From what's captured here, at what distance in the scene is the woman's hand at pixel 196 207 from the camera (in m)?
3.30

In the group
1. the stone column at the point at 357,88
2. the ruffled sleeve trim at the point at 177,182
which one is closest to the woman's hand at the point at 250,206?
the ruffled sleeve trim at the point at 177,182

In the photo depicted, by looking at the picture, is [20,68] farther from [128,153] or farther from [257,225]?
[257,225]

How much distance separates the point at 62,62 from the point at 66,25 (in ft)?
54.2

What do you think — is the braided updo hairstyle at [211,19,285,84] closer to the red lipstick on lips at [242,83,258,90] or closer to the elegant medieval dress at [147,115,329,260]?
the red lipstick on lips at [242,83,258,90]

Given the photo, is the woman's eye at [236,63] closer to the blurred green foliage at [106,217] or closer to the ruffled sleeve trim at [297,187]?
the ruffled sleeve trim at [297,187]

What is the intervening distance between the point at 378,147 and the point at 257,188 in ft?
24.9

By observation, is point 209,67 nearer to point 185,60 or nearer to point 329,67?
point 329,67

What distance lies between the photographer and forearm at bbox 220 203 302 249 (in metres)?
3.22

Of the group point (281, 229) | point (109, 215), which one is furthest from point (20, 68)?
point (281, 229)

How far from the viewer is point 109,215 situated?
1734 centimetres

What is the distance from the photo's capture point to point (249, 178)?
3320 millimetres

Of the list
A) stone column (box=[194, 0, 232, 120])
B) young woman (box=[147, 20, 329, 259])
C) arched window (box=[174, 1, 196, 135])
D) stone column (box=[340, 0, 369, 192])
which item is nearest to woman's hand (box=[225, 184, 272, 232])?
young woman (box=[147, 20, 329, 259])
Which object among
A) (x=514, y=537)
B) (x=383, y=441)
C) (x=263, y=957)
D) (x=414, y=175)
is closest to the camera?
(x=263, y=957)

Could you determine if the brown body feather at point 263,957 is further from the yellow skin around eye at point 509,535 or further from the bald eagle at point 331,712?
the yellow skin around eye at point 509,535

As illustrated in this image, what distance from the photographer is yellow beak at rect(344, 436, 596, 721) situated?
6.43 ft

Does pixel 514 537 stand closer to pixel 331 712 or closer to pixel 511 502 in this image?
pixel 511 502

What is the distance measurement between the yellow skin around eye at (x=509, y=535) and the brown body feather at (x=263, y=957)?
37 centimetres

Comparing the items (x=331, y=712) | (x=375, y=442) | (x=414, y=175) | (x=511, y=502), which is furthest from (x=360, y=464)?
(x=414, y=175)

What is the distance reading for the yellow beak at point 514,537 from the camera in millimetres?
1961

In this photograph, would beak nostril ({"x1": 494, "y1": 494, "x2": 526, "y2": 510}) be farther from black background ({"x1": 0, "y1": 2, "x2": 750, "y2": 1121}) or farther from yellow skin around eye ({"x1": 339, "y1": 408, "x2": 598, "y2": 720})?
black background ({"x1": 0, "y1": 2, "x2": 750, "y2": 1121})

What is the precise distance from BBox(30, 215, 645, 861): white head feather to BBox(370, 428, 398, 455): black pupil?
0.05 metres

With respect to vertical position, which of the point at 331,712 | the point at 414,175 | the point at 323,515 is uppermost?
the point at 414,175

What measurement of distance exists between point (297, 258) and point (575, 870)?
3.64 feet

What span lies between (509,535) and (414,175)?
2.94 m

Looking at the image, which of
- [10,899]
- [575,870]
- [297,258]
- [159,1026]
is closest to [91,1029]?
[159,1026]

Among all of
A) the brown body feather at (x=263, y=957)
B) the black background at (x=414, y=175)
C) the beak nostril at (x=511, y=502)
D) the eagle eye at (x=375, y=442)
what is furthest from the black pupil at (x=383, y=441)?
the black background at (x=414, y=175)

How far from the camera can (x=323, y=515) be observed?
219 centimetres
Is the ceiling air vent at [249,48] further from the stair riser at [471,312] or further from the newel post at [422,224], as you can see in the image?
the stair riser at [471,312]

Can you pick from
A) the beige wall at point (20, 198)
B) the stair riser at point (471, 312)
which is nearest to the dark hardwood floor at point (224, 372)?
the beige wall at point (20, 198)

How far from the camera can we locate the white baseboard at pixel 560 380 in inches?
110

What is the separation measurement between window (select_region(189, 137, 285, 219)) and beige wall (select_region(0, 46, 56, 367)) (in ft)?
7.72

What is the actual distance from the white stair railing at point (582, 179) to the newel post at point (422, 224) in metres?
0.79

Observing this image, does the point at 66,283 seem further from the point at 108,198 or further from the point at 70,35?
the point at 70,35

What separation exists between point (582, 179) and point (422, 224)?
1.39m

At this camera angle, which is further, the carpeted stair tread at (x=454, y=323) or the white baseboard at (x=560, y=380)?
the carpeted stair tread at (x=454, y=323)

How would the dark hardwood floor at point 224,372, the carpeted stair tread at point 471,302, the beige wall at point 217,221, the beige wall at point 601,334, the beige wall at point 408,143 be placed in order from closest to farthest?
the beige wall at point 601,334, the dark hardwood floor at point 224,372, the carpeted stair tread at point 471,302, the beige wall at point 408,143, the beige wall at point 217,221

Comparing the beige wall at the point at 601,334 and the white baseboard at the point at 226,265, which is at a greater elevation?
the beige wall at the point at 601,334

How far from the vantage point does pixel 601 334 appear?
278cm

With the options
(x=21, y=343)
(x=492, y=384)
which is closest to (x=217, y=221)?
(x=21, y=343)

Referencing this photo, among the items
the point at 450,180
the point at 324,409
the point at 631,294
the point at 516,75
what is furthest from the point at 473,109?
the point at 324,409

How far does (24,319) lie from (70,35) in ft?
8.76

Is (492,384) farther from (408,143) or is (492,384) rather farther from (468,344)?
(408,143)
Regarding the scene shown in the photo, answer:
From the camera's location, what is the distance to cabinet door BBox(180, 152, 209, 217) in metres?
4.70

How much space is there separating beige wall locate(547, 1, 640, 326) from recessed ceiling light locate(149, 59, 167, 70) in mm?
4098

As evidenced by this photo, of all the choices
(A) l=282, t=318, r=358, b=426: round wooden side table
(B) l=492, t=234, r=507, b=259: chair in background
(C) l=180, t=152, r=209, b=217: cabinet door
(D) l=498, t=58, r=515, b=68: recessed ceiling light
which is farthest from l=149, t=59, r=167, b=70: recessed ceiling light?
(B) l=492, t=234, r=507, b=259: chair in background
· · ·
Your objective – Please echo the lines above word for word, from the very first one through the line containing "3320 millimetres".

Correct response –
From what's captured here, at what distance in the scene is the woman's hand at pixel 196 207 from the camera (in m)?
3.30

In the group
1. the stone column at the point at 357,88
2. the ruffled sleeve trim at the point at 177,182
which one is closest to the woman's hand at the point at 250,206?
the ruffled sleeve trim at the point at 177,182

In the photo depicted, by looking at the picture, is [20,68] farther from [128,153] or farther from [257,225]?
[257,225]

How much distance separates the point at 62,62 from the point at 66,25 (in ft)?
54.2

What do you think — is the braided updo hairstyle at [211,19,285,84] closer to the red lipstick on lips at [242,83,258,90] or closer to the elegant medieval dress at [147,115,329,260]?
the red lipstick on lips at [242,83,258,90]

Given the photo, is the woman's eye at [236,63] closer to the blurred green foliage at [106,217] or closer to the ruffled sleeve trim at [297,187]?
the ruffled sleeve trim at [297,187]

What is the intervening distance between the point at 378,147 and the point at 257,188 in ft?
24.9

By observation, is point 209,67 nearer to point 185,60 or nearer to point 329,67?
point 329,67

What distance lies between the photographer and forearm at bbox 220 203 302 249 (in metres)?
3.22

Of the group point (281, 229) | point (109, 215), which one is furthest from point (20, 68)?
point (281, 229)

How far from the viewer is point 109,215 situated?
1734 centimetres

What is the distance from the photo's capture point to point (249, 178)?
3320 millimetres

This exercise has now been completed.